Another element worth mentioning is the grid of promos just under the main image. It’s a great example of how usability and visual design are so closely intertwined.

The simple change of black to red for a few key words like “30 per cent off” makes the grid scream savings without a single starburst or animated gif. Plus, the banner space in the top right makes a marketer somewhere very happy, while its full-color design makes it clear that it doesn’t belong with the rest.

After this section of content though, I think the homepage starts to lose focus and become cluttered. More promos, more banners, more product callouts, etc.

From here, I went to search for toys. The extensive filtering options are great – what’s not so great is that every time I select a filter, it doesn’t anchor to the top of the new result set, so I find myself clicking and scrolling, clicking and scrolling. It starts to feel tedious instead of quickly guiding me to a product page.

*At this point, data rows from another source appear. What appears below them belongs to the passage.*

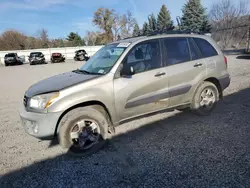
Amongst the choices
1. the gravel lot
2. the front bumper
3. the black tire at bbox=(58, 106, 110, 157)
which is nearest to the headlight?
the front bumper

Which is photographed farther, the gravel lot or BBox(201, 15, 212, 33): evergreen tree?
BBox(201, 15, 212, 33): evergreen tree

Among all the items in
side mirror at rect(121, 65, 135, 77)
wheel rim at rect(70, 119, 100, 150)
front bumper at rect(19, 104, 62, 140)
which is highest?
side mirror at rect(121, 65, 135, 77)

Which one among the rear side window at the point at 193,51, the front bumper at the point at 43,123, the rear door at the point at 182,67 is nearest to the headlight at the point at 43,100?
the front bumper at the point at 43,123

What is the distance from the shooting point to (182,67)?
12.1ft

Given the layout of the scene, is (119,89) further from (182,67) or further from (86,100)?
(182,67)

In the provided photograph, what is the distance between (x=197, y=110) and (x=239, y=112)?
3.41 ft

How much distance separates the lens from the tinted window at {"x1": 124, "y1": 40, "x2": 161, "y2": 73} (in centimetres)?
329

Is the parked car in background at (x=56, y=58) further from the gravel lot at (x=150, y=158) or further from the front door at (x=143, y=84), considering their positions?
the front door at (x=143, y=84)

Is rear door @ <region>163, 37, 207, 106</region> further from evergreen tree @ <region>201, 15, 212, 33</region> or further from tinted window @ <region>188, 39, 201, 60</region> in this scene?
evergreen tree @ <region>201, 15, 212, 33</region>

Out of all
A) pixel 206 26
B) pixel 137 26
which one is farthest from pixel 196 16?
pixel 137 26

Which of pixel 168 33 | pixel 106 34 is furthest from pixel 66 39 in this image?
pixel 168 33

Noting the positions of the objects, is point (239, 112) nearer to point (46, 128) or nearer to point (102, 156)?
point (102, 156)

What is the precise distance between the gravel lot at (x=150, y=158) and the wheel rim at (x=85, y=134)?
23cm

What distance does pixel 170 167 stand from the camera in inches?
103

The product page is where I see the most room for UX improvement. Their clean and simple design aesthetic is pushed aside for big fonts and even bigger buttons. And in this case, bigger is just bigger.

But the real issue is the content. I’m far from an expert in ecommerce technology, but I am an avid online shopper and I think there is a fundamental problem to product detail pages that is not unique to Target. My hunch is that the majority of ecommerce sites use similar technology platforms, and those platforms just keep adding features that marketers don’t want to turn off.

Do we need all of it? I’m not convinced. I typically go from the image to price, down to reviews, hang out for awhile, and go back up to the description. That’s not even 50 per cent of the content of some product pages. There are top selling items; products that were ultimately purchased; videos from the manufacturer; a 360 degree view; featured products; more images; popular searches; recently viewed items; plus, the necessary evils of banners and sponsored links; and, of course, the fat footer. It’s just too much.

If improving user experience isn’t enough motivation to take another look at it, consider the fact that it’s simply clashing with the brand identity. It’s not clean, and certainly not simple, even if it is using all of the features available from their ecommerce platform.